Zach answered, “Keep reading. Most of the time I can figure out what the word is. Sometimes I ‘touch spell.’ You just sound out the word and use your fingers. You look at the word and you hold up one finger at a time for each sound.” I asked Adam to show me. I chose a couple of challenging words. He recognized “special” and figured out “forward” without using fingers. Then I gave him an unknown word, “Timbuktu,” and he used touch spell, proud that I had to give him a really hard unknown word for him to need to use “touch spell.” Zach was very smart, dyslexic, and had come a long way in reading. His writing was more of a challenge for him, so we focused on that most.
Phonics skills go beyond learning the letters and sounds of the alphabet. There are 26 letters in the alphabet, but 44 phonemes, the individual sounds in words when they are heard. These 18 extra phonemes include “blend friends,” like the “ch” in cheese, long vowels that say their own name, like the “ai” in rain, and special vowels that have their own sound, like the “oo” in zoo and “ou” in ouch. On top of all that, there are different spellings for the same long vowel sound. For example, day, rain, and name all have the “long a” sound. Sounds overwhelming? This is one of the reasons why it takes four years from Kindergarten through third grade to learn to read. You can help your child at home by knowing some basic phonics patterns, rules, and exceptions to the rules. Engaging games and activities will help your child remember these patterns and rules.
The vowels, a e i o and u, have two sounds: the short sound is the one learned first, along with the alphabet.
Children learn to sound out three letter words with short vowels first, like cat, pig, hop, pet, fun. Then they learn short vowel words with “blend friends,” like when.
2 Long Vowel Rules
The long vowel sound is the name of the letter, like the “a” in “bake” and the “o” “boat.” There are two rules that help with the long vowels. The first one is for short words or syllables that have a silent e at the end of the word. I call this the “magic” or “bossy” e, which tells the vowel in front of it to say its own name.
The second long vowel rule is “two vowels go a-walking, and the first one does the talking, and it says its own name,” like the “ai” in rain.
It can easily take 40 times of seeing a word for a child to recognize it automatically.

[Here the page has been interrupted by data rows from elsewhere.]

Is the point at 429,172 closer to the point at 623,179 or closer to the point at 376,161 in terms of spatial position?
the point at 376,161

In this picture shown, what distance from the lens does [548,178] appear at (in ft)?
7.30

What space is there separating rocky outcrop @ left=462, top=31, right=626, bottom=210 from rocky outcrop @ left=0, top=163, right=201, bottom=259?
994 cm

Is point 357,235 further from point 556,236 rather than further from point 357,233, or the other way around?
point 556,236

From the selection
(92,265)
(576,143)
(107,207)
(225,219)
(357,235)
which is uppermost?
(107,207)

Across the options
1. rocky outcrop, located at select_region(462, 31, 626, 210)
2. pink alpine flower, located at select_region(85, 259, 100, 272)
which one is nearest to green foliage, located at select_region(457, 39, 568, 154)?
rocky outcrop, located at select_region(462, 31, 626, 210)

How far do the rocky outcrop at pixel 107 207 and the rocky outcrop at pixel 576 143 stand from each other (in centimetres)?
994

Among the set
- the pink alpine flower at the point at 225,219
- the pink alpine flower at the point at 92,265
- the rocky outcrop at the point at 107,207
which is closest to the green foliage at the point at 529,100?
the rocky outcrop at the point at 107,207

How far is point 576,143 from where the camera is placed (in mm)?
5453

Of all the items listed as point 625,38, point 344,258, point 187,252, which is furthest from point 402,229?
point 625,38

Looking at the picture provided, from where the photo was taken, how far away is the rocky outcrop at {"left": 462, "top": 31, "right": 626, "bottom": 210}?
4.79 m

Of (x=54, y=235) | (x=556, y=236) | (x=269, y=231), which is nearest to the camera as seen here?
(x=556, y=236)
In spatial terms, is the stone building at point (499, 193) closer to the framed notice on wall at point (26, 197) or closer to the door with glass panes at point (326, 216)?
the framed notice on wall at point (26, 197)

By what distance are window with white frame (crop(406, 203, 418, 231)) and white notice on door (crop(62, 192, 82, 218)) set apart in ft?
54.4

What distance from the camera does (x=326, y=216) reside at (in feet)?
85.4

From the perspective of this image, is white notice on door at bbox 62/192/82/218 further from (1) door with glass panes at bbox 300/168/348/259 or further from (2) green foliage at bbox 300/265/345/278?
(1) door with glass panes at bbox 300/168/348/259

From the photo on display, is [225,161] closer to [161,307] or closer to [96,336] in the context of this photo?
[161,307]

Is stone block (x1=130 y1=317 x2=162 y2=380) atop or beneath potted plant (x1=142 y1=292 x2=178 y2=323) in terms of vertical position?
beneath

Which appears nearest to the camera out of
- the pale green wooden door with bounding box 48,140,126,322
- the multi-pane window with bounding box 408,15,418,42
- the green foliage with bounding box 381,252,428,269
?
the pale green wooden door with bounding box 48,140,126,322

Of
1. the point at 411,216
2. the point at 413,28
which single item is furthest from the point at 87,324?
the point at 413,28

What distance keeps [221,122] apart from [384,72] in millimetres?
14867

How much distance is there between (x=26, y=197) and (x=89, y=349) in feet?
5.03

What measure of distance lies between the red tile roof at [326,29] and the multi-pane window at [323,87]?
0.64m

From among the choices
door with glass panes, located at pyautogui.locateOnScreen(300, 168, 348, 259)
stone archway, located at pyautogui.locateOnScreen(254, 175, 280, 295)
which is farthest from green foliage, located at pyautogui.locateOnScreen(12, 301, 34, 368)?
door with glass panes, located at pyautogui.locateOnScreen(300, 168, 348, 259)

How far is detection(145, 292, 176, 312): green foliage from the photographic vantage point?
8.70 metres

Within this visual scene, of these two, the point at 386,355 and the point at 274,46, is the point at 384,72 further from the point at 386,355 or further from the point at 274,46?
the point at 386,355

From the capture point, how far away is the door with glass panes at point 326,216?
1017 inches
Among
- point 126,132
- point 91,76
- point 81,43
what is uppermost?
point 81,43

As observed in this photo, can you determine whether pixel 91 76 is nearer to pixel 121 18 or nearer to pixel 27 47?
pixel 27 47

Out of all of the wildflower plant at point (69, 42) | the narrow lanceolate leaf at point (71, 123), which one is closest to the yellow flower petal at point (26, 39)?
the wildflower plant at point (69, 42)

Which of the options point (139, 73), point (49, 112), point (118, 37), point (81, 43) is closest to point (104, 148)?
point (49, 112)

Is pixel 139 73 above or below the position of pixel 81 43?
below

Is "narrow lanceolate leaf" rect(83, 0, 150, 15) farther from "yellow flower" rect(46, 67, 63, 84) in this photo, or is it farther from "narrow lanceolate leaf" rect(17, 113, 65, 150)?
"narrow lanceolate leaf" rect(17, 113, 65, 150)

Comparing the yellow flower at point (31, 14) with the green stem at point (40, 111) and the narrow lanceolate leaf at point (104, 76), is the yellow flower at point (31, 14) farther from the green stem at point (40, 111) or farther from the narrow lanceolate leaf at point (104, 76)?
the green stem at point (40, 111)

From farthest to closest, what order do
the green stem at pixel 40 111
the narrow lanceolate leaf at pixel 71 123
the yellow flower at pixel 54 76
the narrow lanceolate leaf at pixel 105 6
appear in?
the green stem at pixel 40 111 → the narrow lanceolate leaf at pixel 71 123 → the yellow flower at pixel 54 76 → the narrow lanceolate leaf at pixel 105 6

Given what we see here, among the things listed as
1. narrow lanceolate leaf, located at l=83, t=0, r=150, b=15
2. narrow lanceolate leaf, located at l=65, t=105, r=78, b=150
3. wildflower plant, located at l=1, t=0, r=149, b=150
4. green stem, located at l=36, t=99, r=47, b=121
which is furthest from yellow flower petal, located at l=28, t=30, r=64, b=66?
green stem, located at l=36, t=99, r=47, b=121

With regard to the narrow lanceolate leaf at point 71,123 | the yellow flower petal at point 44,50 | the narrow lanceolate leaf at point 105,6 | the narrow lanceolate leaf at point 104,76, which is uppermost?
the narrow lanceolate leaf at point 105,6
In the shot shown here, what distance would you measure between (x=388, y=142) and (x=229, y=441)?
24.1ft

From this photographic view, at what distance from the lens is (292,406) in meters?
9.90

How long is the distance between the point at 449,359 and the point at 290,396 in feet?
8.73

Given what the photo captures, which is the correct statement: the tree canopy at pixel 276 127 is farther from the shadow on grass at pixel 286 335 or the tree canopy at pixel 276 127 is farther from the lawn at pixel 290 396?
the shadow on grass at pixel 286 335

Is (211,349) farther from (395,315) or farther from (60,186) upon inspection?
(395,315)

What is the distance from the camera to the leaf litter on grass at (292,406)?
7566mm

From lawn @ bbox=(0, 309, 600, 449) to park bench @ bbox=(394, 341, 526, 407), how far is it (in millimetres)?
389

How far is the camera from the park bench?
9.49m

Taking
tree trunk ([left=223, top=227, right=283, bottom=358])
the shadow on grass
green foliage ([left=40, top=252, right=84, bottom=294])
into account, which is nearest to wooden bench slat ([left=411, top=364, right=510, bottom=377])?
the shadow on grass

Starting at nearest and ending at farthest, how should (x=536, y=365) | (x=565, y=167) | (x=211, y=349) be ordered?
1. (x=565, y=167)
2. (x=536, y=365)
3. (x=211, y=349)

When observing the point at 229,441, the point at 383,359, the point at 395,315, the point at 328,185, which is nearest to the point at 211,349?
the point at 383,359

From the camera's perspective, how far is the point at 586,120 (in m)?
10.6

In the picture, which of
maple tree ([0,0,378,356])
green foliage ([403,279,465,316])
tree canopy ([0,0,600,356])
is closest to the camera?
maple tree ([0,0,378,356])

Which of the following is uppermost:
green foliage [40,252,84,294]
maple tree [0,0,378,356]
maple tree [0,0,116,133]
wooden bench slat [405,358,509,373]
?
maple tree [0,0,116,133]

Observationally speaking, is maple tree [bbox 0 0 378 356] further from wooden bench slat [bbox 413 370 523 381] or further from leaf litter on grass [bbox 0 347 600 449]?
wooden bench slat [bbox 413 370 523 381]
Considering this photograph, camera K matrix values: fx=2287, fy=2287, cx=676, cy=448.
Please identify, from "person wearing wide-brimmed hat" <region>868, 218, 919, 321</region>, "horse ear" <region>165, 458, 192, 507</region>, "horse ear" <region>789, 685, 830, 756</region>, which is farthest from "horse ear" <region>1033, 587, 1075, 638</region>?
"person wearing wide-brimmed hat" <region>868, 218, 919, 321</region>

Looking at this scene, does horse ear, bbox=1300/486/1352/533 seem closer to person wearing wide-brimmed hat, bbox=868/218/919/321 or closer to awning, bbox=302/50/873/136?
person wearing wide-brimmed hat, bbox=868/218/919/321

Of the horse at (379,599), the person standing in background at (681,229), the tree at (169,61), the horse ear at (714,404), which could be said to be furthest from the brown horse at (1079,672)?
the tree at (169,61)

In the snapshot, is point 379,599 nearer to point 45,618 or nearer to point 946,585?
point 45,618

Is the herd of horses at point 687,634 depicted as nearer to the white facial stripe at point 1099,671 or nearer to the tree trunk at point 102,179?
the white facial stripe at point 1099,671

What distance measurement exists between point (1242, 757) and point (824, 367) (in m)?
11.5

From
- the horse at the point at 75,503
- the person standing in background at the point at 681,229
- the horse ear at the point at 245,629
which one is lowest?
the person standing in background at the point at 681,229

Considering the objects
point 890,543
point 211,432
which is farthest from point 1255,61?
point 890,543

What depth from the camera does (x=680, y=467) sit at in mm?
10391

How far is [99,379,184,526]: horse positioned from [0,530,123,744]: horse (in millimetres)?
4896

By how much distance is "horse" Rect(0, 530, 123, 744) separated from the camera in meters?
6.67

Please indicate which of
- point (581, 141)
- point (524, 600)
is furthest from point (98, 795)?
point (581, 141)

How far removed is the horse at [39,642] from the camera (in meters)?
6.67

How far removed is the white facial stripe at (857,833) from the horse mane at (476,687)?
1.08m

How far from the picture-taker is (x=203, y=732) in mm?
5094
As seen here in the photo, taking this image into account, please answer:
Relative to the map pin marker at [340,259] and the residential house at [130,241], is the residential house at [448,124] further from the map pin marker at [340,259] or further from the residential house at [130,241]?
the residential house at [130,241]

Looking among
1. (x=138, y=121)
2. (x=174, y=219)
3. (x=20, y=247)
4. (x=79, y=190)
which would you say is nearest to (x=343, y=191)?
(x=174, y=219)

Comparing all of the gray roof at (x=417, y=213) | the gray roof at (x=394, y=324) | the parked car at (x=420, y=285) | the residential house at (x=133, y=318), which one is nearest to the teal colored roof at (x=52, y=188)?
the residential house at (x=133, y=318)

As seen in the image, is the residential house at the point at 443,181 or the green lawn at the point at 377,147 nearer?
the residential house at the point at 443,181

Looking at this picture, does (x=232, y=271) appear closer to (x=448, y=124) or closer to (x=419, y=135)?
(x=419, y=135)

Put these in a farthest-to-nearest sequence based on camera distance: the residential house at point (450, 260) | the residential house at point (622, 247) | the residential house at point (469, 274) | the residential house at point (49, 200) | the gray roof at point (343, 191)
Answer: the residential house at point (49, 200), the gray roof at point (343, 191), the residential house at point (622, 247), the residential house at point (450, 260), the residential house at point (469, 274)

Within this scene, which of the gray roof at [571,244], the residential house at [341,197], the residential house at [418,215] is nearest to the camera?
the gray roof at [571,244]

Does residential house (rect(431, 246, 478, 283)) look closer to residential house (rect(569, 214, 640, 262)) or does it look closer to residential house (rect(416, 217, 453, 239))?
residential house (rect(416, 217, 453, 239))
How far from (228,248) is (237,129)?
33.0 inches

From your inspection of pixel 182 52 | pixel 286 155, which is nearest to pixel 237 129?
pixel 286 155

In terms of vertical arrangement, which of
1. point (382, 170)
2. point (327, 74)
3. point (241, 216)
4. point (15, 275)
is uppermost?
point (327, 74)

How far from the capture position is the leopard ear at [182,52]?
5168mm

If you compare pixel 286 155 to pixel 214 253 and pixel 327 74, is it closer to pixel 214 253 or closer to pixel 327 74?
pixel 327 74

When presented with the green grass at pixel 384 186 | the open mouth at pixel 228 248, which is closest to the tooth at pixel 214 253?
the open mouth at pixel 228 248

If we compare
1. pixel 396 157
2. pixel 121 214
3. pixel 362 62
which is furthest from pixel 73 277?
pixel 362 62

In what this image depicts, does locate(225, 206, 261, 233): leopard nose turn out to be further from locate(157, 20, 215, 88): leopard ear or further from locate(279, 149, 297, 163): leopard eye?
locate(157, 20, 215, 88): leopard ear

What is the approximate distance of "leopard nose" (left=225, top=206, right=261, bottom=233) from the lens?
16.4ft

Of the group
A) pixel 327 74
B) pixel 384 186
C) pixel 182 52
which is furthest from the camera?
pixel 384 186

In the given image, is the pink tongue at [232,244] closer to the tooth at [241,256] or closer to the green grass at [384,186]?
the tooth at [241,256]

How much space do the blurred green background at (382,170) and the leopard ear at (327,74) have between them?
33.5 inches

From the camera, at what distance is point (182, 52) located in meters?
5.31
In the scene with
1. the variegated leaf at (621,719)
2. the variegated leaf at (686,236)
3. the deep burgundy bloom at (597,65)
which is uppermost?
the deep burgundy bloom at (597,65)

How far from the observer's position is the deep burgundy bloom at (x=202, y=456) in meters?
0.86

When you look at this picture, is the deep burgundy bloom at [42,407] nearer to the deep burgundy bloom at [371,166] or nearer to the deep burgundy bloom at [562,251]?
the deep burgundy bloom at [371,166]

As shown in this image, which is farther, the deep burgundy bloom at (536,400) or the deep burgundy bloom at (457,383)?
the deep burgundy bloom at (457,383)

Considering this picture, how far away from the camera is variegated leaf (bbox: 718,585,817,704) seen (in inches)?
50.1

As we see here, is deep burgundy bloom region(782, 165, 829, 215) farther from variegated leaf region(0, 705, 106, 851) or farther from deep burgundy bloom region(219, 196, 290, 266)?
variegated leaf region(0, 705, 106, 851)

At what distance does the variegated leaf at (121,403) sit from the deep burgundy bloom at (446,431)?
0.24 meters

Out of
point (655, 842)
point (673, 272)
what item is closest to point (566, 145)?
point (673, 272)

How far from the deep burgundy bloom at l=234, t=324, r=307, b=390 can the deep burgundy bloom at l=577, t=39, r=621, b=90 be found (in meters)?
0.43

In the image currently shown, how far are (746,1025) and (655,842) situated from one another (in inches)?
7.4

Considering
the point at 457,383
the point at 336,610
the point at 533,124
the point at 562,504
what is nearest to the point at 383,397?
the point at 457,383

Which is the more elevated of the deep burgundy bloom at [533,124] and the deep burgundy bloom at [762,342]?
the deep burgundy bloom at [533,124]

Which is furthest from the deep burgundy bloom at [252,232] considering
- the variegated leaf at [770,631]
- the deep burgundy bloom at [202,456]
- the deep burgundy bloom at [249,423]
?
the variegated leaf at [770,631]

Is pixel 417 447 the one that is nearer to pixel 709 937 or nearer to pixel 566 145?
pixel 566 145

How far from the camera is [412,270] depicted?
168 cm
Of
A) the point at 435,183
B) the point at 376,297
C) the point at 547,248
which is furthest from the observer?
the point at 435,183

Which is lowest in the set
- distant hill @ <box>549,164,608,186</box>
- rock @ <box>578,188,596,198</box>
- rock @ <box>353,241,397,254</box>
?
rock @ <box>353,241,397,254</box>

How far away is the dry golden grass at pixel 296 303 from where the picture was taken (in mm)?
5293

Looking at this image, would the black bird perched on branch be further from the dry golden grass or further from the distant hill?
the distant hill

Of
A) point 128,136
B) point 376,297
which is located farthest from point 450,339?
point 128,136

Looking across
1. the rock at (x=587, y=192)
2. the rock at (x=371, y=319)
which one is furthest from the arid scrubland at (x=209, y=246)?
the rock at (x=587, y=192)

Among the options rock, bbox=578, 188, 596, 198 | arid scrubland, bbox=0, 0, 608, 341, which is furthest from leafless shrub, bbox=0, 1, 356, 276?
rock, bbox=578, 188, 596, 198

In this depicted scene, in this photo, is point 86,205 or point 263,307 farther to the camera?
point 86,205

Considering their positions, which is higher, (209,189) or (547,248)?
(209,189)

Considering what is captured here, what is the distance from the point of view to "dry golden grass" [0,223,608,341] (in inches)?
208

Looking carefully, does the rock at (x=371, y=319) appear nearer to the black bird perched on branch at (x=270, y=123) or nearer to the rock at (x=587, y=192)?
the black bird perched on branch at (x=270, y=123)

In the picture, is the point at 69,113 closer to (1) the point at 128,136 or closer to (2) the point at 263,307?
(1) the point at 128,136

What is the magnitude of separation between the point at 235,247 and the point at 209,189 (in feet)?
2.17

The first 100 words most frequently used make up 50% of everything we read and are often not spelled as they sound, words like “of, the, saw,” for example. These first 100 high frequency words are mostly memorized by the end of First Grade.
The words your child often misspells can also be written on index cards for using as flash cards or for reference. By second grade, the correct spelling of these first 100 words is hoped for, if not expected. By the end of second grade, the second 100 high frequency words are usually learned as well. Word BINGO and word concentration games are described below to help practice these sight words and other words your child is learning (“Games Make Learning Phonics & Sight Words Fun”). Here are the First 100 high frequency words and other high frequency word lists are available on line.
The First 100 High Frequency Words
Phonics Assessments You Can Do
If you want to know more specifically which phonics patterns your child knows, which ones he’s still learning and what he’s ready for next, you can use the free CORE phonics survey, available online. When I do this assessment with a student and he misreads a word, I always write what he said above the correct word. His misreads give me a sense of what kind of error he’s making and what he needs to learn. For example, if he says “tap” for “tape,” I know that he has yet to learn or needs more practice with the magic, “bossy e” rule words. I always acknowledge my young readers for all that they’ve learned so far and let them know that the words in this assessment go up to and beyond third grade.